The federal government is about to embark on the 2020 Census. This time around, government workflow automation is one of the technology tools that will make it markedly different from decades past.
As reported by The Washington Post, adoption of new technologies is key to the success of the census. The upcoming one will carry a price tag of $15.6 billion, so generating efficiencies while also improving the accuracy of the census is high on its administrative agenda.
For example, satellite imaging will take the place of 2010’s method for updating home addresses and maps: 140,000 census fieldworkers literally walked almost every block in the country to create an accurate map – or as accurate as was possible at the time. The cost of doing the same in 2020 was projected at $17 billion.
But this time around, only areas that are visibly different from previous mapping will be visited by field teams, reducing the number of workers needed by 75%.
Just to build its geographic database, the 2020 Census will rely on integrating data from no less than 3,200 various partners. Applying data integration tools to address verification is another way they’ll cut costs by as much as $5 billion.
Paper forms take on a smaller part
As for the classic paper census form, and the job of the census-taker? They’re being supplanted by digitized online forms and process automation. But those will still have a part to play.
Paper forms will still be sent wherever there’s inadequate web access, or the area is (for some reason) seen as less likely to respond to other approaches. According to census officials, they’re prepared to process paper forms for approximately 30% of U.S. households. The cost and labor savings they’ll realize from applying online forms and process automation the other 70% will, as we’ve just seen, mount well into the billions.
Online forms and process automation will make it a far more convenient user experience for citizens, too, which is expected to drive up response. They’ll be able to access and fill out census forms via mobile devices, so they’ll be able to answer its questions sitting in their backyard, on a lunch break, between classes, or yes, during a particularly tedious presentation at work.
“Just to put it simply, everyone will have a chance to respond to the census the way they choose to respond,” said Al Fontenot, associate director for decennial census programs, “online, over the phone or on paper.”

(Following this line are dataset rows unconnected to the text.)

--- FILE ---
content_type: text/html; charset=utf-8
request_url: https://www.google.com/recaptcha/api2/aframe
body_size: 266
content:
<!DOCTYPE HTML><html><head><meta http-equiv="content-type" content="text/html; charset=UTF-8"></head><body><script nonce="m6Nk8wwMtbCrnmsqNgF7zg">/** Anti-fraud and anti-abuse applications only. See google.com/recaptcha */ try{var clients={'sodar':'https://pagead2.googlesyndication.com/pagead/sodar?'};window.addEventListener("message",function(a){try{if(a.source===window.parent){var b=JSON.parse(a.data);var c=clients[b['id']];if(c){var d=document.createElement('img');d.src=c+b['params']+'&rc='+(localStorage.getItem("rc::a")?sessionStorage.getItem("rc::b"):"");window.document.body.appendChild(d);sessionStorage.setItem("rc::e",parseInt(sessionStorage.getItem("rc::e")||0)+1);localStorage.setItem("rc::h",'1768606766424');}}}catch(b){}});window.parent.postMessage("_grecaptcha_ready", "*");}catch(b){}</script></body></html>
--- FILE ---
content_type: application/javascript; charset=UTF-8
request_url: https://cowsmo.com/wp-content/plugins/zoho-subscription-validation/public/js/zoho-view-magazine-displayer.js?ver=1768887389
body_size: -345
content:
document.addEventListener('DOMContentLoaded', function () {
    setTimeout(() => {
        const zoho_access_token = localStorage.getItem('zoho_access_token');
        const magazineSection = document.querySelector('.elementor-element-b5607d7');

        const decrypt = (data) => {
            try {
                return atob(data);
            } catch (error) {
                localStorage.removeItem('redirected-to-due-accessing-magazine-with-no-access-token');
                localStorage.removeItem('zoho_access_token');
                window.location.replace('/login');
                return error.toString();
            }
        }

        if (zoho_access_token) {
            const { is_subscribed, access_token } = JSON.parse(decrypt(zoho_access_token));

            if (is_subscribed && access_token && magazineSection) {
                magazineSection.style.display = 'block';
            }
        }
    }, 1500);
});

An important leg of the entire operation will be the follow-up stage, where live census-takers will go out and try to reach the millions of homes that failed to initially respond. The 2010 Census plan was meant to utilize custom handheld devices for non-responder follow-ups, but the handhelds didn’t pass testing. So all follow-ups relied on paper forms. This time out, web-based technologies will (they hope) minimize the need for paper.
The stakes are huge for U.S. democracy
There are tremendous stakes in playduring a national census in most countries, but especially in the United States. How congressional districts are allocated, how government programs are funded and operated, and much of the rest of the machinery of modern American democracy, bureaucracy, and governance rely on having an accurate headcount of U.S. citizenry. The effects of that data trickle down into every level of government, as well.
SimpliGov is already a contributor in this space, thanks to our partnership with OSAAS. Some of the benefits our users have seen from using process automation for census-related operations?
- Submissions are simplified thanks to streamlined, self-guiding forms and optimized workflows
- Alerts and notifications can be automated, driving more efficient completion of submissions
- Documents can be attached to deliverables submissions
- Automatic calculations of funding amounts are associated to each contract deliverable
- Fund usage analysis and report is simplified
- Managers gain an easily-used means of reviewing and approving submissions
- An audit trail is automatically preserved for ensuring security and compliance
- Secure electronic signatures are included at each approval phase
Paper-based census processes may someday be completely replaced by digital ones, but they’re still with us – for now. By balancing the new (digital government forms and process automation) with the old (paper forms and manual processes), the 2020 Census aims to maximize engagement by the 300 million-plus Americans who depend, more than they probably know, on how successful their government is with the next national headcount.